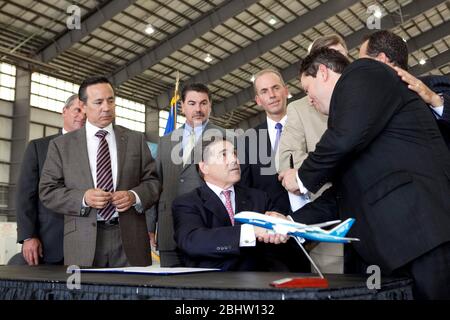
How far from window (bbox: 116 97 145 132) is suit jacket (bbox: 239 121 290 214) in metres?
17.6

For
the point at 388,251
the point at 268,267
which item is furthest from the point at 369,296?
the point at 268,267

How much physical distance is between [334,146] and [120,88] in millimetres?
20168

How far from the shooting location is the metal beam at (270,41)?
1777 centimetres

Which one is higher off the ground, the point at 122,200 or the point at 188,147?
the point at 188,147

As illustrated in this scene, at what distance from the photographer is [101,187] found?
345cm

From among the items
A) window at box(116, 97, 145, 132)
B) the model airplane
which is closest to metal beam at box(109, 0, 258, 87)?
window at box(116, 97, 145, 132)

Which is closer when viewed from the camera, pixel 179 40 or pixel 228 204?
pixel 228 204

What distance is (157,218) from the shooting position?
4.68 meters

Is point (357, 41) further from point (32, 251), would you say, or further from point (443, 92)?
point (32, 251)

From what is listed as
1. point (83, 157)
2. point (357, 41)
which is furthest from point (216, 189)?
point (357, 41)

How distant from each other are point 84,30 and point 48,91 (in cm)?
335

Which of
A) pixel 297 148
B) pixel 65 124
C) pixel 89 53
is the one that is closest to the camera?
pixel 297 148

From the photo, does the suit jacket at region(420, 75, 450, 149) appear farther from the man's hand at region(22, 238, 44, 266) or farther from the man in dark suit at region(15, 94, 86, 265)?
the man's hand at region(22, 238, 44, 266)

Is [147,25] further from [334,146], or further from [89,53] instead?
[334,146]
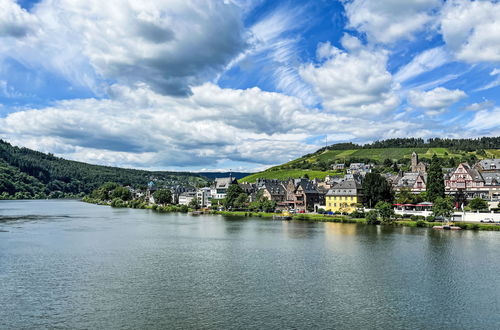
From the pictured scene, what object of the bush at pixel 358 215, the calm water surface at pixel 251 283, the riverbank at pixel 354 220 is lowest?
the calm water surface at pixel 251 283

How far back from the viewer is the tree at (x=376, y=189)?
102 meters

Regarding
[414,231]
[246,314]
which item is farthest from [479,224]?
[246,314]

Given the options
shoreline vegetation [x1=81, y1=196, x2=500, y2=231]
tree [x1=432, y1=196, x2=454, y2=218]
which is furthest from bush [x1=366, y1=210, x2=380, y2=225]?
tree [x1=432, y1=196, x2=454, y2=218]

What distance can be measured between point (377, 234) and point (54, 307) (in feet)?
178

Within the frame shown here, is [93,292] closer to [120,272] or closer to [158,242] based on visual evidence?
[120,272]

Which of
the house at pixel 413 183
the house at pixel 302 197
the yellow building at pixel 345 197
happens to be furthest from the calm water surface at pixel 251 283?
the house at pixel 302 197

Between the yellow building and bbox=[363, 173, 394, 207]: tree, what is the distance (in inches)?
153

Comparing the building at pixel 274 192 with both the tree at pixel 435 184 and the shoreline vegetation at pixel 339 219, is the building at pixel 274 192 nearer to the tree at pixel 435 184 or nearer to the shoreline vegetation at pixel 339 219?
the shoreline vegetation at pixel 339 219

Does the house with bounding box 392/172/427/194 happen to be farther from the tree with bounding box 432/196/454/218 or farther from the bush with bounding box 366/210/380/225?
the tree with bounding box 432/196/454/218

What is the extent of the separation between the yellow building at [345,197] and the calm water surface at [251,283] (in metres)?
42.4

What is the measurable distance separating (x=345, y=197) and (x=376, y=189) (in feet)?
32.4

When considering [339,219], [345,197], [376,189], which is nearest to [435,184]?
[376,189]

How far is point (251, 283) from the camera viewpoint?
3666 centimetres

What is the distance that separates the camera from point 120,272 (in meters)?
41.0
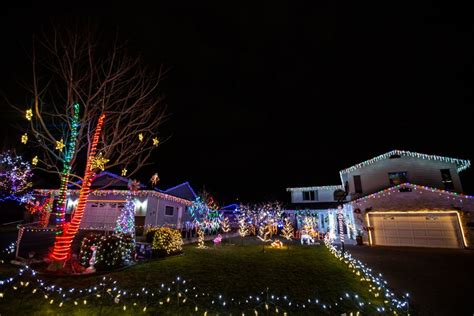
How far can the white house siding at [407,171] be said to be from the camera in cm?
1827

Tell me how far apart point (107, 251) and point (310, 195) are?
78.7 ft

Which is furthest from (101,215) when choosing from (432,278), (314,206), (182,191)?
(432,278)

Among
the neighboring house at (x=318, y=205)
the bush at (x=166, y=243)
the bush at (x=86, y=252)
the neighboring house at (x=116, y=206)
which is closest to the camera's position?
the bush at (x=86, y=252)

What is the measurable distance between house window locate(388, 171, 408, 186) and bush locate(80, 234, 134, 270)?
20.7 metres

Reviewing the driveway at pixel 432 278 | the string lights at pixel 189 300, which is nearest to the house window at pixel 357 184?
the driveway at pixel 432 278

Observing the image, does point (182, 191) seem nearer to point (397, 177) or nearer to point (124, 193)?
point (124, 193)

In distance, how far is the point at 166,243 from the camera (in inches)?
449

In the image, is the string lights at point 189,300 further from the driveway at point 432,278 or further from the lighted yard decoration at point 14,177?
the lighted yard decoration at point 14,177

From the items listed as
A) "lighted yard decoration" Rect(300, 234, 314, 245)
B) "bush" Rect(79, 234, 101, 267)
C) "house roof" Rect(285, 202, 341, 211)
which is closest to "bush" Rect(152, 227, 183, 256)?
"bush" Rect(79, 234, 101, 267)

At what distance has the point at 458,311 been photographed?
554cm

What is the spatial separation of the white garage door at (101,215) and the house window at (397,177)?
24.0m

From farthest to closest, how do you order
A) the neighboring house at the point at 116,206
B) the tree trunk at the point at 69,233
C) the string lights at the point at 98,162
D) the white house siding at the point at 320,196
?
the white house siding at the point at 320,196, the neighboring house at the point at 116,206, the string lights at the point at 98,162, the tree trunk at the point at 69,233

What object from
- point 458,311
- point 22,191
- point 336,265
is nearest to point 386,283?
point 458,311

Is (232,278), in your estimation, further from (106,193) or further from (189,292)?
(106,193)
··········
To be done: Print each line of the material above exactly, with the pictures removed from your copy.

Task answer:
How far from window (bbox: 116 97 145 132) is suit jacket (bbox: 239 121 290 214) in metres?
17.6

For
the point at 388,251
the point at 268,267
which item is furthest from the point at 369,296?
the point at 268,267

How much physical distance is between [334,146] and [120,88] in millimetres?
20168

How far from the shooting location is the metal beam at (270,41)?
1777 centimetres

Which one is higher off the ground, the point at 122,200 or the point at 188,147?
the point at 188,147

As illustrated in this scene, at what distance from the photographer is [101,187] found?
345cm

From among the items
A) window at box(116, 97, 145, 132)
B) the model airplane
which is closest to metal beam at box(109, 0, 258, 87)?
window at box(116, 97, 145, 132)

Which is closer when viewed from the camera, pixel 179 40 or pixel 228 204?
pixel 228 204

What distance is (157,218) from the shooting position?
4.68 meters

Is point (357, 41) further from point (32, 251), would you say, or further from point (443, 92)?
point (32, 251)

From what is listed as
1. point (83, 157)
2. point (357, 41)
which is furthest from point (216, 189)?
point (357, 41)

How distant from each other are point 84,30 and point 48,91 (in cm)?
335

Which of
A) pixel 297 148
B) pixel 65 124
C) pixel 89 53
is the one that is closest to the camera?
pixel 297 148

From the photo, does the suit jacket at region(420, 75, 450, 149) appear farther from the man's hand at region(22, 238, 44, 266) or farther from the man in dark suit at region(15, 94, 86, 265)?
the man's hand at region(22, 238, 44, 266)

Is [147,25] further from [334,146], or further from [89,53] instead?
[334,146]
From the pictured scene, what object of the bush at pixel 358 215, the calm water surface at pixel 251 283, the riverbank at pixel 354 220 is lowest?
the calm water surface at pixel 251 283

How far back from the viewer is the tree at (x=376, y=189)?
102 meters

Regarding
[414,231]
[246,314]
which item is farthest from [479,224]?
[246,314]

Given the options
shoreline vegetation [x1=81, y1=196, x2=500, y2=231]
tree [x1=432, y1=196, x2=454, y2=218]
which is furthest from bush [x1=366, y1=210, x2=380, y2=225]?
tree [x1=432, y1=196, x2=454, y2=218]

What distance can be measured between point (377, 234) and point (54, 307) (in feet)?
178

Within the frame shown here, is [93,292] closer to [120,272] or closer to [158,242] based on visual evidence?
[120,272]

Which of
the house at pixel 413 183
the house at pixel 302 197
the yellow building at pixel 345 197
happens to be furthest from the calm water surface at pixel 251 283?
the house at pixel 302 197

Between the yellow building and bbox=[363, 173, 394, 207]: tree, what is the distance (in inches)?
153

Comparing the building at pixel 274 192 with both the tree at pixel 435 184 and the shoreline vegetation at pixel 339 219, is the building at pixel 274 192 nearer to the tree at pixel 435 184 or nearer to the shoreline vegetation at pixel 339 219?
the shoreline vegetation at pixel 339 219

Does the house with bounding box 392/172/427/194 happen to be farther from the tree with bounding box 432/196/454/218 or farther from the bush with bounding box 366/210/380/225?
the tree with bounding box 432/196/454/218

What is the extent of the separation between the yellow building at [345,197] and the calm water surface at [251,283] (in metres)?
42.4

What is the measurable distance separating (x=345, y=197) and (x=376, y=189) (in feet)?
32.4

When considering [339,219], [345,197], [376,189], which is nearest to [435,184]?
[376,189]

How far is point (251, 283) from the camera viewpoint?
3666 centimetres

What is the distance that separates the camera from point 120,272 (in meters)?
41.0
How far can the white house siding at [407,171] be said to be from the camera in cm?
1827

Tell me how far apart point (107, 251) and point (310, 195) are?
78.7 ft

Which is furthest from (101,215) when choosing from (432,278), (314,206), (182,191)?
(432,278)

Among
the neighboring house at (x=318, y=205)
the bush at (x=166, y=243)
the bush at (x=86, y=252)
the neighboring house at (x=116, y=206)
which is closest to the camera's position?
the bush at (x=86, y=252)

What is the measurable distance between house window locate(388, 171, 408, 186) and bush locate(80, 234, 134, 270)?
20.7 metres

Reviewing the driveway at pixel 432 278 | the string lights at pixel 189 300, which is nearest to the house window at pixel 357 184?
the driveway at pixel 432 278

Observing the image, does point (182, 191) seem nearer to point (397, 177) or nearer to point (124, 193)?
point (124, 193)

In distance, how far is the point at 166,243 from the camera (in inches)?
449

In the image, is the string lights at point 189,300 further from the driveway at point 432,278 or further from the lighted yard decoration at point 14,177?
the lighted yard decoration at point 14,177

From the items listed as
A) "lighted yard decoration" Rect(300, 234, 314, 245)
B) "bush" Rect(79, 234, 101, 267)
C) "house roof" Rect(285, 202, 341, 211)
which is closest to "bush" Rect(152, 227, 183, 256)?
"bush" Rect(79, 234, 101, 267)

At what distance has the point at 458,311 been photographed?
554cm

What is the spatial separation of the white garage door at (101,215) and the house window at (397,177)?
24.0m

From farthest to closest, how do you order
A) the neighboring house at the point at 116,206
B) the tree trunk at the point at 69,233
C) the string lights at the point at 98,162
D) the white house siding at the point at 320,196
?
the white house siding at the point at 320,196, the neighboring house at the point at 116,206, the string lights at the point at 98,162, the tree trunk at the point at 69,233

What object from
- point 458,311
- point 22,191
- point 336,265
is nearest to point 386,283?
point 458,311

Is (232,278), in your estimation, further from (106,193) or further from (189,292)?
(106,193)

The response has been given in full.